— Exercise aim —
Only the text belongs in the copy: repeat each record exactly, without pictures.

— Records for this exercise —
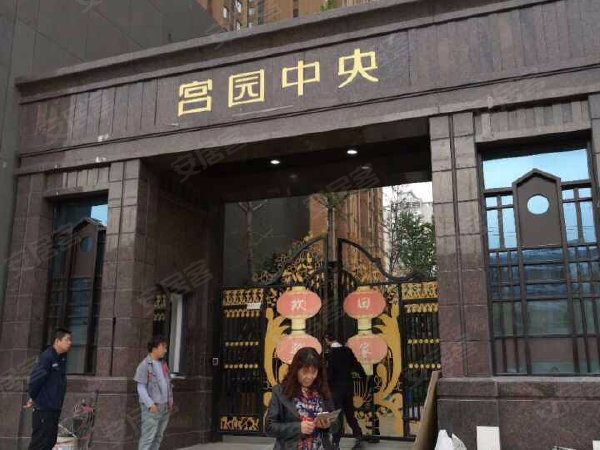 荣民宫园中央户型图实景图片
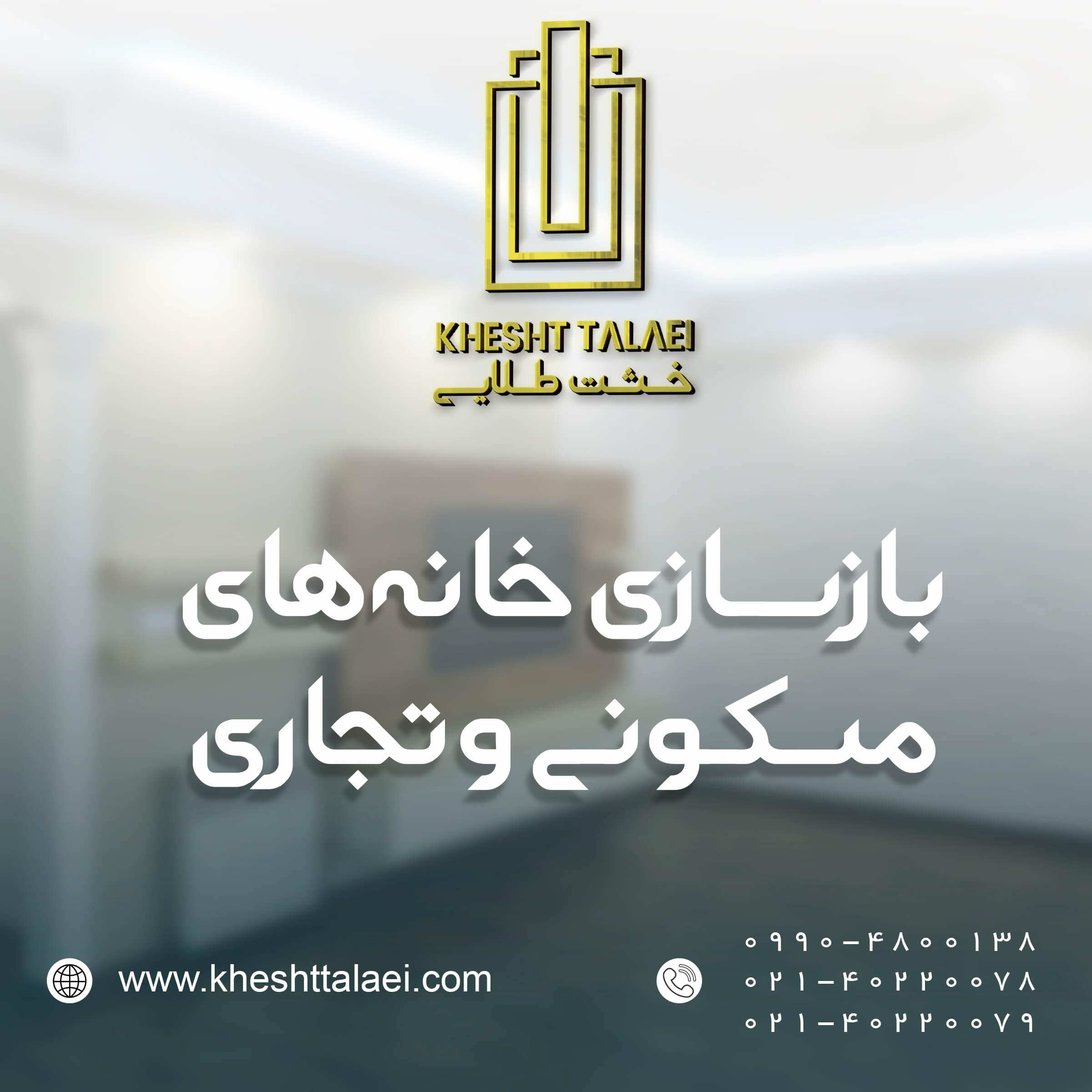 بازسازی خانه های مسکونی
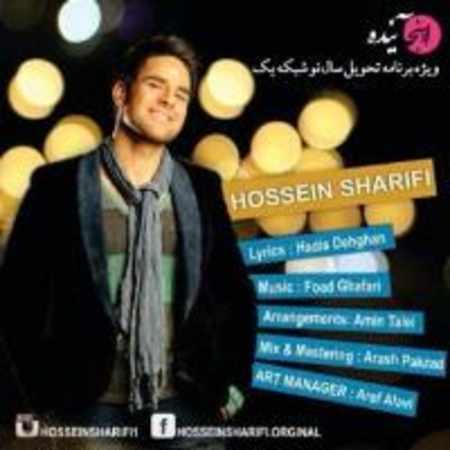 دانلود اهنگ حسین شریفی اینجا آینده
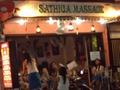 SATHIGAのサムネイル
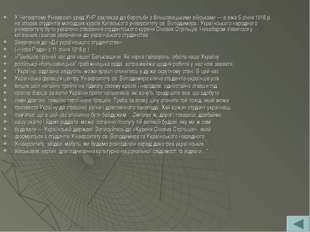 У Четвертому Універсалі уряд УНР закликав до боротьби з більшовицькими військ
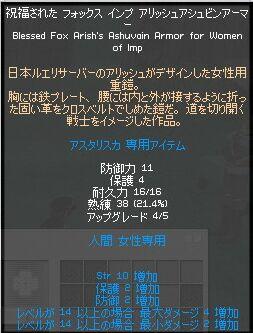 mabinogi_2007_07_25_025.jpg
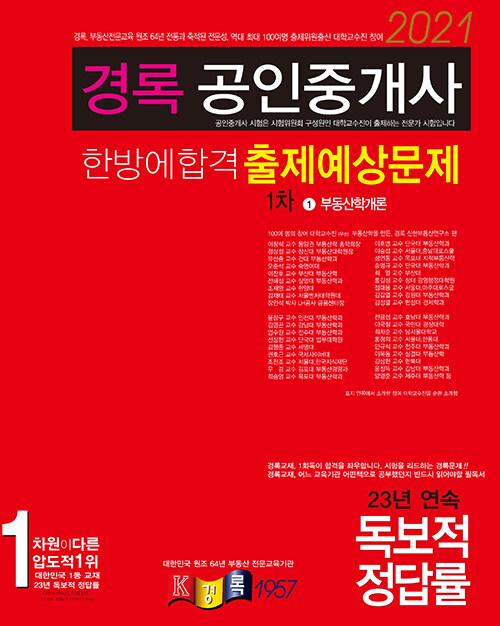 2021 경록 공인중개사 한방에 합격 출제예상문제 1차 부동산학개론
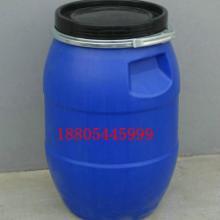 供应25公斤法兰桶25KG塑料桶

— Problem solution —
 荣民宫园中央户型图实景图片
 بازسازی خانه های مسکونی
 دانلود اهنگ حسین شریفی اینجا آینده
 SATHIGAのサムネイル
 У Четвертому Універсалі уряд УНР закликав до боротьби з більшовицькими військ
 mabinogi_2007_07_25_025.jpg
 2021 경록 공인중개사 한방에 합격 출제예상문제 1차 부동산학개론
 供应25公斤法兰桶25KG塑料桶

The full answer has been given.